▶ **Data to process**
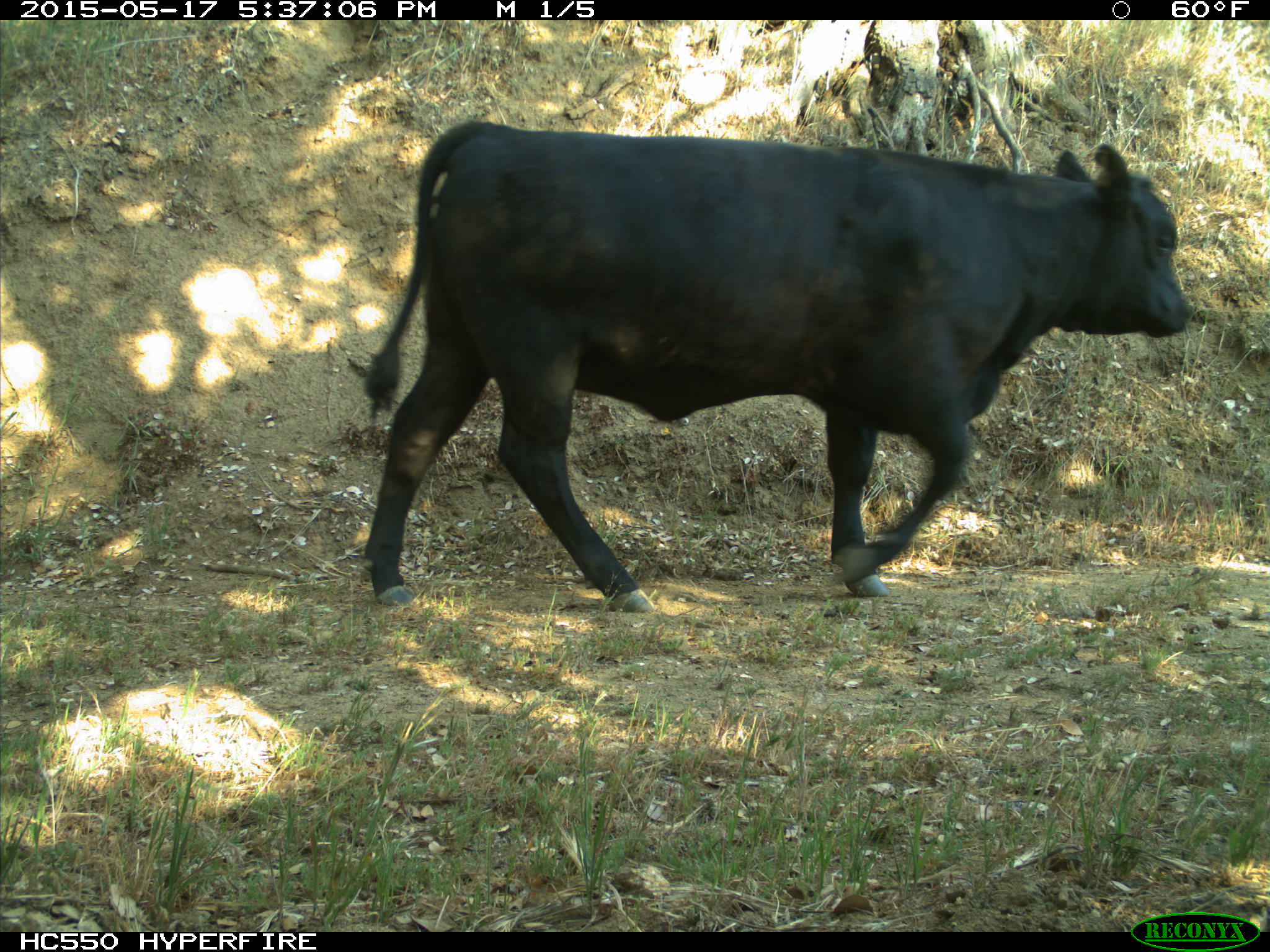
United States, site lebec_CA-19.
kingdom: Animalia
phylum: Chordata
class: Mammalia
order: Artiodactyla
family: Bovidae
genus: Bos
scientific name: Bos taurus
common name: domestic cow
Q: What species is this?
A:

▶ **Task**
Give an exact reproduction of the lines from the one with "phylum: Chordata" to the final line of the entries, including both.

▶ **Answer for this exercise**
phylum: Chordata
class: Mammalia
order: Artiodactyla
family: Bovidae
genus: Bos
scientific name: Bos taurus
common name: domestic cow
Q: What species is this?
A:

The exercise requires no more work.